What to produce> Update the rows below so that each "ocean water" becomes "sea water", leaving everything else unchanged.

Dataset rows>
※ ※ ※

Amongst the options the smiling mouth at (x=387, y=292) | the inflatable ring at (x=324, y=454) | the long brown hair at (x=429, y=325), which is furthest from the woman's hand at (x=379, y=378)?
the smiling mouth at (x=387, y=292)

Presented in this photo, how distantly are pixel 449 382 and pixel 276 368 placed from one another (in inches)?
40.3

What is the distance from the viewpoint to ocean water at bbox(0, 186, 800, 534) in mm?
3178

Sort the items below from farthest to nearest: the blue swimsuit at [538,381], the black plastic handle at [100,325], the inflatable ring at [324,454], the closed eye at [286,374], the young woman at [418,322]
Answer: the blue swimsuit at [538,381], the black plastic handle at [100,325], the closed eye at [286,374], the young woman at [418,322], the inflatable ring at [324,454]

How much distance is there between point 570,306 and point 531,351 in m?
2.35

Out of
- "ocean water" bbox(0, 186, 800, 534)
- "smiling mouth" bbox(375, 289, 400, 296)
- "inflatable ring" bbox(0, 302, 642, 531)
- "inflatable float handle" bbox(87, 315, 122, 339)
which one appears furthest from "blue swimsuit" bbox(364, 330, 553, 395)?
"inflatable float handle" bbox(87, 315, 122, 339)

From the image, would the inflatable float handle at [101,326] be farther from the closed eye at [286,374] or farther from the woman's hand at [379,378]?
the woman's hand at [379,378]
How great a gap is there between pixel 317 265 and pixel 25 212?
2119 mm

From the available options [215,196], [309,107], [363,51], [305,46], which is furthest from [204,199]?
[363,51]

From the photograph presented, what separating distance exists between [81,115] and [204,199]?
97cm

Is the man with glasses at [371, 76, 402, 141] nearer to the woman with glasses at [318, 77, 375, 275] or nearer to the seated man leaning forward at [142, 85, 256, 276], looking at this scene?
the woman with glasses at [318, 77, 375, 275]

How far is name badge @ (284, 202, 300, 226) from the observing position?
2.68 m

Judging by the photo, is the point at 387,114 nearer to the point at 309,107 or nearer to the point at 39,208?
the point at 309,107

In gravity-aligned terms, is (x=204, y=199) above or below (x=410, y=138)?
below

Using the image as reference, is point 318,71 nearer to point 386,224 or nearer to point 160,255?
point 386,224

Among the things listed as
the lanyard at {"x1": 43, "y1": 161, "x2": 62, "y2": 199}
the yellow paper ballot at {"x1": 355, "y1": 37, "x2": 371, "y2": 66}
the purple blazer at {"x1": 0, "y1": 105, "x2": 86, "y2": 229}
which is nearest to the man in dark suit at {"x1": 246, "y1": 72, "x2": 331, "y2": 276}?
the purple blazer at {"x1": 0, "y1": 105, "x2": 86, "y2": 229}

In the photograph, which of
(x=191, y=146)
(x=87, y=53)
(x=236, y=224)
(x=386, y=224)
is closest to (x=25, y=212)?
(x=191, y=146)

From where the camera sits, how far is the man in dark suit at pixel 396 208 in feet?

※ ※ ※

Completed task>
Amongst the options the smiling mouth at (x=387, y=292) | the inflatable ring at (x=324, y=454) | the long brown hair at (x=429, y=325), which is furthest from the woman's hand at (x=379, y=378)?
the smiling mouth at (x=387, y=292)

Presented in this photo, how distantly are pixel 449 382 and pixel 276 368 placed from one another (in inches)?
40.3

What is the distance from the viewpoint to sea water at bbox(0, 186, 800, 534) in mm?
3178

Sort the items below from farthest to nearest: the blue swimsuit at [538,381], the black plastic handle at [100,325], the inflatable ring at [324,454], the closed eye at [286,374], the young woman at [418,322]
Answer: the blue swimsuit at [538,381], the black plastic handle at [100,325], the closed eye at [286,374], the young woman at [418,322], the inflatable ring at [324,454]

How much distance is there between point 570,306 and point 531,351 in m?
2.35

Out of
- "sea water" bbox(0, 186, 800, 534)
- "smiling mouth" bbox(375, 289, 400, 296)
- "inflatable ring" bbox(0, 302, 642, 531)
- "inflatable float handle" bbox(87, 315, 122, 339)
which one appears furthest from "blue swimsuit" bbox(364, 330, 553, 395)?
"inflatable float handle" bbox(87, 315, 122, 339)

From the image, would the inflatable float handle at [101,326] be farther from the closed eye at [286,374] or farther from the woman's hand at [379,378]?
the woman's hand at [379,378]
How great a gap is there between pixel 317 265 and pixel 25 212?
2119 mm

From the available options [215,196], [309,107], [363,51], [305,46], which is furthest from [204,199]?
[363,51]

From the photograph presented, what separating distance exists between [81,115] and [204,199]?
97cm

Is the man with glasses at [371, 76, 402, 141] nearer to the woman with glasses at [318, 77, 375, 275] or nearer to the seated man leaning forward at [142, 85, 256, 276], looking at this scene?
the woman with glasses at [318, 77, 375, 275]

How far is name badge @ (284, 202, 300, 226) from the observing position?
2.68 m

Judging by the photo, is the point at 387,114 nearer to the point at 309,107 or nearer to the point at 39,208?
the point at 309,107

In gravity-aligned terms, is (x=204, y=199) above or below (x=410, y=138)?
below

Using the image as reference, is point 318,71 nearer to point 386,224 or nearer to point 160,255?
point 386,224

Among the things listed as
the lanyard at {"x1": 43, "y1": 161, "x2": 62, "y2": 199}
the yellow paper ballot at {"x1": 355, "y1": 37, "x2": 371, "y2": 66}
the purple blazer at {"x1": 0, "y1": 105, "x2": 86, "y2": 229}
which is nearest to the man in dark suit at {"x1": 246, "y1": 72, "x2": 331, "y2": 276}?
the purple blazer at {"x1": 0, "y1": 105, "x2": 86, "y2": 229}

In the photograph, which of
(x=191, y=146)
(x=87, y=53)
(x=236, y=224)
(x=386, y=224)
is closest to (x=25, y=212)?
(x=191, y=146)

From where the camera sits, how far is the man in dark suit at pixel 396 208 in feet?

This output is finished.